6 Signs of Stress in Children

Signs of an upset child - Parenting by ZenParent

Famous mystery writer Agatha Christie once said that one of the luckiest things that could happen to anyone is to have a happy childhood. As parents, most of us agree with her and wish nothing less for our own offspring. So when your little munchkin seems distraught about something, it can break your heart and make you want to fix things right away. That is all very well, but what if you don’t even recognize that something is bothering your child?

Children seldom stick to a constant behavioral pattern throughout their growing years. As their personalities keep changing, it can get a little confusing (even for their own parents) to keep track of tell tale signs of childhood stress. Moreover, in this day and age of business and smart phones, visual cues of anxiety can get lost somewhere in the noise.

Young children may not be able to express their feelings well enough and older children may not want to. In such a scenario, it becomes imperative for parents to acquaint themselves with the signs that something may be bothering their child.

1. Physical complaints: The most common signs that something is bothering your child have to do with physical ailments, mainly related to sleeping and eating. When children are upset about something, they generally have erratic sleeping schedules and their appetite decreases. They also complain of headaches, tummy aches and odd pains which don’t seem to go away in spite of not having any visible cause.

2. Recurrence of ‘baby’ habits: This is particularly true of preschoolers, but may also be seen among school goers. They resort to earlier habits like bed wetting, thumb sucking and display an increased dependence on an adult, usually the mother or father. This may also be accompanied by nervous behavior like nail biting or hair pulling.

Stress in children is more common than we think - Parenting by Zen Parent

3. Over-reacting and clinginess: Children who are strung up about something usually vent out their feelings by over reacting to minor disturbances, such as throwing a tantrum when the power goes off and he can’t watch TV. He may also take mild pushes and shoves from playmates seriously and react with aggression. They also become clingier, creating a scene when going to school or being left with a babysitter.

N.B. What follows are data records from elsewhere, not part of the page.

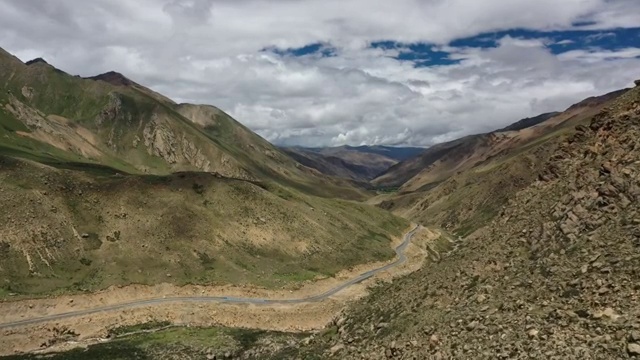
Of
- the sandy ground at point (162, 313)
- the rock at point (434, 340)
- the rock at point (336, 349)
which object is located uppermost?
the rock at point (434, 340)

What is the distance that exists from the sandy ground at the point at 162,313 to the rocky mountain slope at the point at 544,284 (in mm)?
36752

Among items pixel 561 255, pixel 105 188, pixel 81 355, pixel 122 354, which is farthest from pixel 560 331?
pixel 105 188

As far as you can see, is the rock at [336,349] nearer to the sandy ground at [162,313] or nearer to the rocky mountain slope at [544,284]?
the rocky mountain slope at [544,284]

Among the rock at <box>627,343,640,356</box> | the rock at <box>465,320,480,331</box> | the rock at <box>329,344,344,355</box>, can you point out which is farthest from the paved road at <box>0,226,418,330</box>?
the rock at <box>627,343,640,356</box>

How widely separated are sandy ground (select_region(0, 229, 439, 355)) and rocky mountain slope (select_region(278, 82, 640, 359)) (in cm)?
3675

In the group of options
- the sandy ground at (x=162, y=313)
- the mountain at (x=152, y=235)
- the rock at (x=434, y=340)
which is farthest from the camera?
the mountain at (x=152, y=235)

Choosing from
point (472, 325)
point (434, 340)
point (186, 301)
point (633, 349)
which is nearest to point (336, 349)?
point (434, 340)

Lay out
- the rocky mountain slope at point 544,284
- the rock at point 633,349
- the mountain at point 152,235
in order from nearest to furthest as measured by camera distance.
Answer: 1. the rock at point 633,349
2. the rocky mountain slope at point 544,284
3. the mountain at point 152,235

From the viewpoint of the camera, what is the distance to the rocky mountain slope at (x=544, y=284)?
25.8 meters

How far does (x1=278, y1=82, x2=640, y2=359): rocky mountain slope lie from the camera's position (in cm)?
2575

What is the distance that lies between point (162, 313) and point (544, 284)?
63.3 metres

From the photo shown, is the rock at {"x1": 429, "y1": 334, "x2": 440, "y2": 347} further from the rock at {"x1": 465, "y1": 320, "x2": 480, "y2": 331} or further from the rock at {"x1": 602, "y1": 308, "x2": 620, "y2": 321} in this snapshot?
the rock at {"x1": 602, "y1": 308, "x2": 620, "y2": 321}

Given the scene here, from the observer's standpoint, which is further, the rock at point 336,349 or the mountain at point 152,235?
the mountain at point 152,235

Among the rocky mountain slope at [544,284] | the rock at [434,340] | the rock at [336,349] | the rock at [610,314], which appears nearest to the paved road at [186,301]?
the rocky mountain slope at [544,284]
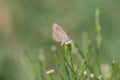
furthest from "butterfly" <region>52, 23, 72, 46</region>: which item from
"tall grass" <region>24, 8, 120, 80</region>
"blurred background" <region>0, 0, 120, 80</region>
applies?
"blurred background" <region>0, 0, 120, 80</region>

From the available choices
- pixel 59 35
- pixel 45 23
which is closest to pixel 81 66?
pixel 59 35

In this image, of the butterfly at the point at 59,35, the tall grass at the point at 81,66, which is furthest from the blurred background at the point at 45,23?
the butterfly at the point at 59,35

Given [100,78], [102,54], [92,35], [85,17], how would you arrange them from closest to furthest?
1. [100,78]
2. [102,54]
3. [92,35]
4. [85,17]

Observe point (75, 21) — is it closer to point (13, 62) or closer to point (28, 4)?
point (28, 4)

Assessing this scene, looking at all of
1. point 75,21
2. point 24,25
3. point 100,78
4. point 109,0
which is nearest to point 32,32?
point 24,25

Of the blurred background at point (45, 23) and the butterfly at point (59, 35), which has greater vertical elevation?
the butterfly at point (59, 35)

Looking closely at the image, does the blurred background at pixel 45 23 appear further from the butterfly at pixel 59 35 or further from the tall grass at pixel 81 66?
the butterfly at pixel 59 35
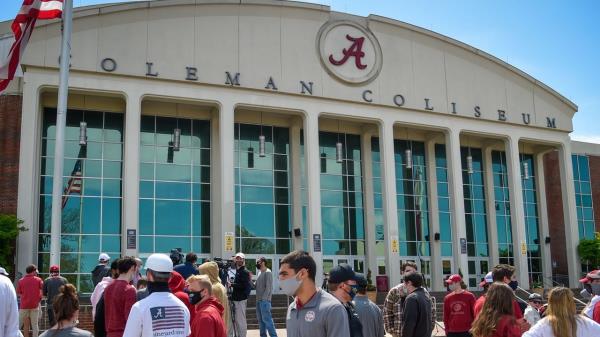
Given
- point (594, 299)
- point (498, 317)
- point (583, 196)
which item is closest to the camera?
point (498, 317)

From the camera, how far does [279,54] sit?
28.6m

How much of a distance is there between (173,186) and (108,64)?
19.7 ft

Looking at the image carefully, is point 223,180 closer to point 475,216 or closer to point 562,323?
point 475,216

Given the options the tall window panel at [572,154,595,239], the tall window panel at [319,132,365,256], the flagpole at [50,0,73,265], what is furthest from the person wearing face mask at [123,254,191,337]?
the tall window panel at [572,154,595,239]

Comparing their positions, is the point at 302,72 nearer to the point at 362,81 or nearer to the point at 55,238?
the point at 362,81

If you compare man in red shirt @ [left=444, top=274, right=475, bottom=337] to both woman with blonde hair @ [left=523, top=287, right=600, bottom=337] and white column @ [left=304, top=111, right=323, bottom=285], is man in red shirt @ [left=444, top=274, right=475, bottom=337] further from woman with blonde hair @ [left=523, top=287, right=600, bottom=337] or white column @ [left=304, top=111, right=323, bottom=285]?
white column @ [left=304, top=111, right=323, bottom=285]

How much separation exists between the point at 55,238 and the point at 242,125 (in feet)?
50.2

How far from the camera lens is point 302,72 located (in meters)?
29.0

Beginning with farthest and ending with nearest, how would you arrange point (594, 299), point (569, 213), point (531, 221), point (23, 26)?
point (531, 221) → point (569, 213) → point (23, 26) → point (594, 299)

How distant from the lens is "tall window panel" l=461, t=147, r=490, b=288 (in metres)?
34.3

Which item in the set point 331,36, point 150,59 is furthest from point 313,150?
point 150,59

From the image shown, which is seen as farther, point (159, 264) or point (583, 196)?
point (583, 196)

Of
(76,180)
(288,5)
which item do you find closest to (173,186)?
(76,180)

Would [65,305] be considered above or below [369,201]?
below
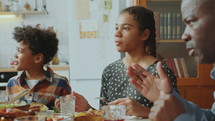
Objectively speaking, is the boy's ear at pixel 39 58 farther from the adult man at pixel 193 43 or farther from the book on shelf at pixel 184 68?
the book on shelf at pixel 184 68

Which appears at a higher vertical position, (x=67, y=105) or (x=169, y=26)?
(x=169, y=26)

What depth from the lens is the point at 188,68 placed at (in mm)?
3123

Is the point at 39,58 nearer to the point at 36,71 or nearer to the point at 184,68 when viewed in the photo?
the point at 36,71

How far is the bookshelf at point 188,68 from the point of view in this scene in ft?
9.83

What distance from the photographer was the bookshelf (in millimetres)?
2996

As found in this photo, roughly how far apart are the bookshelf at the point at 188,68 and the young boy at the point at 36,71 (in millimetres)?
1192

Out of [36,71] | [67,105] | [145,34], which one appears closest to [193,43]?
[67,105]

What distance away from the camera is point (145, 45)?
1.97 metres

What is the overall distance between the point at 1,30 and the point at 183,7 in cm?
392

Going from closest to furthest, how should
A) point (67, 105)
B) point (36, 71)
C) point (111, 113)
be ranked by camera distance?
point (111, 113) → point (67, 105) → point (36, 71)

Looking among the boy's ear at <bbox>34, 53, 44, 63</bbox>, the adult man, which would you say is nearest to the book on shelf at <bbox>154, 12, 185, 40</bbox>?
the boy's ear at <bbox>34, 53, 44, 63</bbox>

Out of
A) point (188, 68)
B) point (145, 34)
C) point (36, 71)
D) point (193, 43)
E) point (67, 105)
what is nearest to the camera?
point (193, 43)

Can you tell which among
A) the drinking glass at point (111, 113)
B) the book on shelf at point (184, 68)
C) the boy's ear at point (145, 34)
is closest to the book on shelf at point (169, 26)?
the book on shelf at point (184, 68)

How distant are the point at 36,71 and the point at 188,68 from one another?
5.49ft
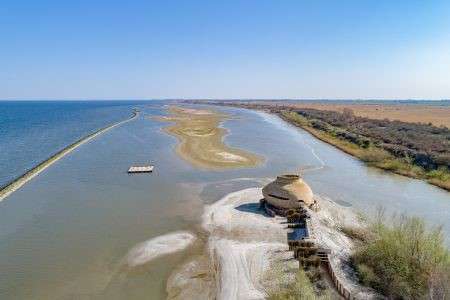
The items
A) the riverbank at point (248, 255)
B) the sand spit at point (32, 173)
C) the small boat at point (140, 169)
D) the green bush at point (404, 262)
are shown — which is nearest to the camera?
the green bush at point (404, 262)

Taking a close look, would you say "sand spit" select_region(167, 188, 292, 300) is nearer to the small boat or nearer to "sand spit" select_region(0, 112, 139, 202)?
the small boat

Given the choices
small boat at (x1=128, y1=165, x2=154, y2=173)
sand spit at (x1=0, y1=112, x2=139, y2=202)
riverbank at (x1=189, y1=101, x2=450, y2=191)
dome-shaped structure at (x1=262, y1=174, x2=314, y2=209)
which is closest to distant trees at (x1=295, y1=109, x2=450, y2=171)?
riverbank at (x1=189, y1=101, x2=450, y2=191)

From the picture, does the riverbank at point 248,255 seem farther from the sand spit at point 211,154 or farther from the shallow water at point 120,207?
the sand spit at point 211,154

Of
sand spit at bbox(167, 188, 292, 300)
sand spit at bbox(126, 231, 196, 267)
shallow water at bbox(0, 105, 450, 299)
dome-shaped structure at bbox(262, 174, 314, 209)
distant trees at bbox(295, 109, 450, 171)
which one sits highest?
dome-shaped structure at bbox(262, 174, 314, 209)

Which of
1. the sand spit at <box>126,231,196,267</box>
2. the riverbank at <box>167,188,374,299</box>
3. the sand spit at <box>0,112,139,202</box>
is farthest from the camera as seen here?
the sand spit at <box>0,112,139,202</box>

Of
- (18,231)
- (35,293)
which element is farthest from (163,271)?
(18,231)

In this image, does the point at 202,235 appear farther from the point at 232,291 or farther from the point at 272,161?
the point at 272,161

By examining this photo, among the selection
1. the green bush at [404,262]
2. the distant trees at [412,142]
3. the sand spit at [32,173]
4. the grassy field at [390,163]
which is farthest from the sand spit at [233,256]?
the distant trees at [412,142]

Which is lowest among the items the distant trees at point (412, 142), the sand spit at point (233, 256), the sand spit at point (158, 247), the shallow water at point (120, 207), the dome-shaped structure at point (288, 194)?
the shallow water at point (120, 207)
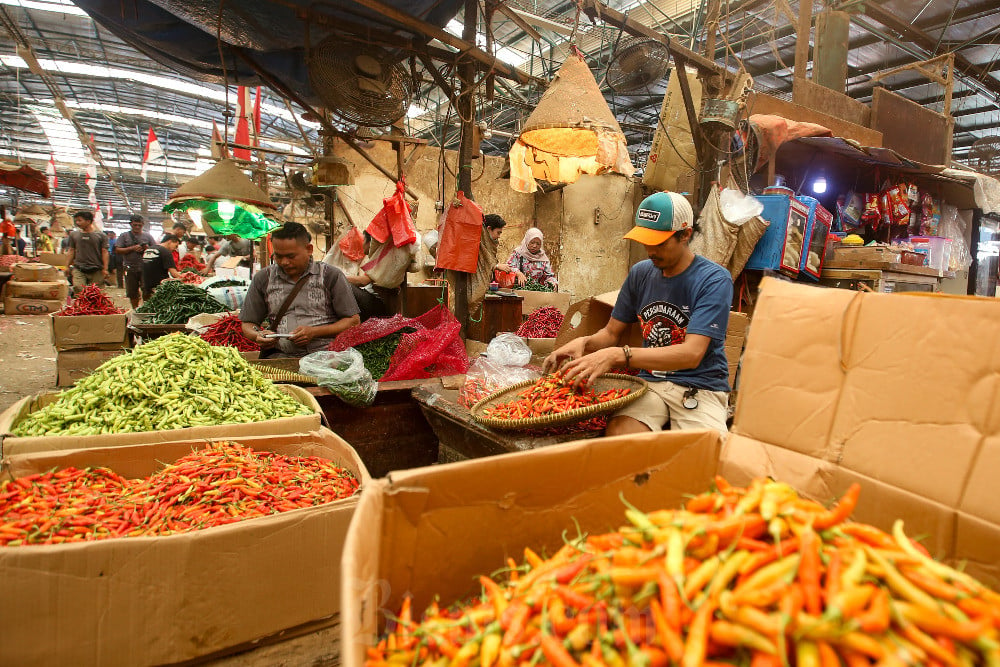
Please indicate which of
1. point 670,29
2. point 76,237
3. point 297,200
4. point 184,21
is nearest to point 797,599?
point 184,21

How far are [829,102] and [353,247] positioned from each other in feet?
24.5

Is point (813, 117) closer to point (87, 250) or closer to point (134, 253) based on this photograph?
point (134, 253)

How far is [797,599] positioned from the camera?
812mm

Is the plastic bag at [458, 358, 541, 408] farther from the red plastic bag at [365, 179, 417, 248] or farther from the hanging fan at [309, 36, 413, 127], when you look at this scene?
the hanging fan at [309, 36, 413, 127]

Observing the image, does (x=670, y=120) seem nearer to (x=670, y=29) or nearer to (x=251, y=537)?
(x=670, y=29)

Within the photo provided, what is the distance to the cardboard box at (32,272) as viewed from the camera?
13.1m

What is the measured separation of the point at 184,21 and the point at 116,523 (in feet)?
15.3

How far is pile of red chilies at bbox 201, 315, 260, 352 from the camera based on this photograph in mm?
4789

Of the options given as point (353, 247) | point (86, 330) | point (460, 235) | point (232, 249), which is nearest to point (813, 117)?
point (460, 235)

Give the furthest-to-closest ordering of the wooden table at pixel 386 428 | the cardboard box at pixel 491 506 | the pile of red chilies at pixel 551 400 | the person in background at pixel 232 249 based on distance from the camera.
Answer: the person in background at pixel 232 249, the wooden table at pixel 386 428, the pile of red chilies at pixel 551 400, the cardboard box at pixel 491 506

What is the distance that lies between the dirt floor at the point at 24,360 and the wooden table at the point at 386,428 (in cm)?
373

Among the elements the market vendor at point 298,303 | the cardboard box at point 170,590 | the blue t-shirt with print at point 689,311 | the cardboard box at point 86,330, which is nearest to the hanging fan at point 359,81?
the market vendor at point 298,303

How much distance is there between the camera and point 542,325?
6.39m

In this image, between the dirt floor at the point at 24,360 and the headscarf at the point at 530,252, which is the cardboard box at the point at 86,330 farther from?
the headscarf at the point at 530,252
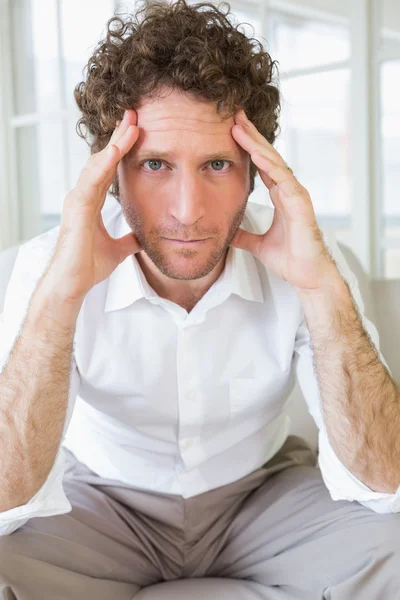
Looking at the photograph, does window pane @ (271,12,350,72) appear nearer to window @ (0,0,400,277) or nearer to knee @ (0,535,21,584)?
window @ (0,0,400,277)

4. Changed behavioral patterns: Any deviation from a child’s regular behavior signals something that is upsetting her. A previously good tempered child may become overly aggressive and an enthusiastic child may become withdrawn and quiet. They also don’t appear interested in activities that used to delight them. They may become too possessive over their belongings or may let go of them altogether.

Anger is common in a stressed child - Parenting by Zen Parent

5. Poor school performance: When something is bothering a child, it more often than not reflects in his performance at school. He’s not able to focus in class, disregards homework and as a result, his grades fall. It’s quite likely that his teacher will arrange a meeting to discuss his changed level of interest.

6. Fear: When kids are worried about something, it can show up in fear of things they previously weren’t afraid of. Nightmares become more frequent, as do a fear of going to the bathroom alone. They might become extra fearful of strangers and might prefer to stay at home rather than go out.

If you feel that your child is indeed showing signs of being distressed, then in a peaceful setting, gently talk to your child on what is bothering him/her.